_Text excerpt_:
“Messiah took a chance on me and gave me the break that I needed,” said Dr. Minh Nguyen ’80, a cardiologist.
While his patients know him as Dr. Ming (“the proper way to say my first name, which is also the Vietnamese way”), he was once a refugee with no academic transcripts.
Leaving his home in Vietnam at the end of the war in 1975, he landed in Los Angeles, so the plane could refuel. Harrisburg was his destination, but no one wanted to go to Pennsylvania because “it was rumored to be ‘colder than ice.’”
He arrived at Fort Indiantown Gap military base and attended English classes. He volunteered to do menial jobs at the camp clinic before he was discharged and then worked at Holy Spirit Hospital in Camp Hill, Pennsylvania.
After work, he’d attend more English classes from the Sisters of Christian Charities. He applied to 20 colleges, but—without transcripts—they all turned him down. Except Messiah.
In hopes of becoming a doctor, he studied biology. “It was a big mistake,” he said, “because coming from Vietnam and not knowing English, biology required I study a lot of English and long Latin terms.”

_Goal of the exercise_: Please list every organization or institution named in the profile of Dr. Minh Nguyen above.

_Data records_:
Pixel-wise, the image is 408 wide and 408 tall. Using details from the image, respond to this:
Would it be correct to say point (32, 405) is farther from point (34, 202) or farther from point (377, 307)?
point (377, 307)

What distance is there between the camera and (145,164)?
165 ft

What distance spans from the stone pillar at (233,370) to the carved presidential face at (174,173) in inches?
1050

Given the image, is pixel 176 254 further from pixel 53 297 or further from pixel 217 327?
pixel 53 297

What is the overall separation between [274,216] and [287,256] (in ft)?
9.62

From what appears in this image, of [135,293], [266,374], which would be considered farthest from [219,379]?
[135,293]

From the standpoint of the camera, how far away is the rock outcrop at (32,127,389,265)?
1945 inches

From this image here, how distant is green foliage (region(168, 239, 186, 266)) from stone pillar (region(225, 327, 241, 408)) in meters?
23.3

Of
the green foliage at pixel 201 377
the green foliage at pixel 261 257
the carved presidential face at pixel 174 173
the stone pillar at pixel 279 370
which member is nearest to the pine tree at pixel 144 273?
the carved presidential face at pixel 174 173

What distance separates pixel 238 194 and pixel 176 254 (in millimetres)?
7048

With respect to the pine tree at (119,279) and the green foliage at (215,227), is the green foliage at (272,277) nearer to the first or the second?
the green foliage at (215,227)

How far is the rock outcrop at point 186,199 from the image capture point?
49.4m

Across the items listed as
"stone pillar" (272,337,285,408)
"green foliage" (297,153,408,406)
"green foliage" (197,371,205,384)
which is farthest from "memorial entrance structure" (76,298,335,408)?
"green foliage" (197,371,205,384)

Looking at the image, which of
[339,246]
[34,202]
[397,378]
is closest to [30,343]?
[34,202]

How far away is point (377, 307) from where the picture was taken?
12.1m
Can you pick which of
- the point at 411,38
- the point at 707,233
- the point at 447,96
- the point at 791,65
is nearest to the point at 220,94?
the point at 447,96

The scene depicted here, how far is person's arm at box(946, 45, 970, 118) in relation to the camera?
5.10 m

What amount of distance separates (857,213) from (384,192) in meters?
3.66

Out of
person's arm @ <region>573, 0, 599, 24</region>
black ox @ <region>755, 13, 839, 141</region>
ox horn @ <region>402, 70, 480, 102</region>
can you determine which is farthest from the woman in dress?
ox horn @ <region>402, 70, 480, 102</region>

_Solution to this task_:
- Messiah
- Fort Indiantown Gap military base
- Holy Spirit Hospital
- Sisters of Christian Charities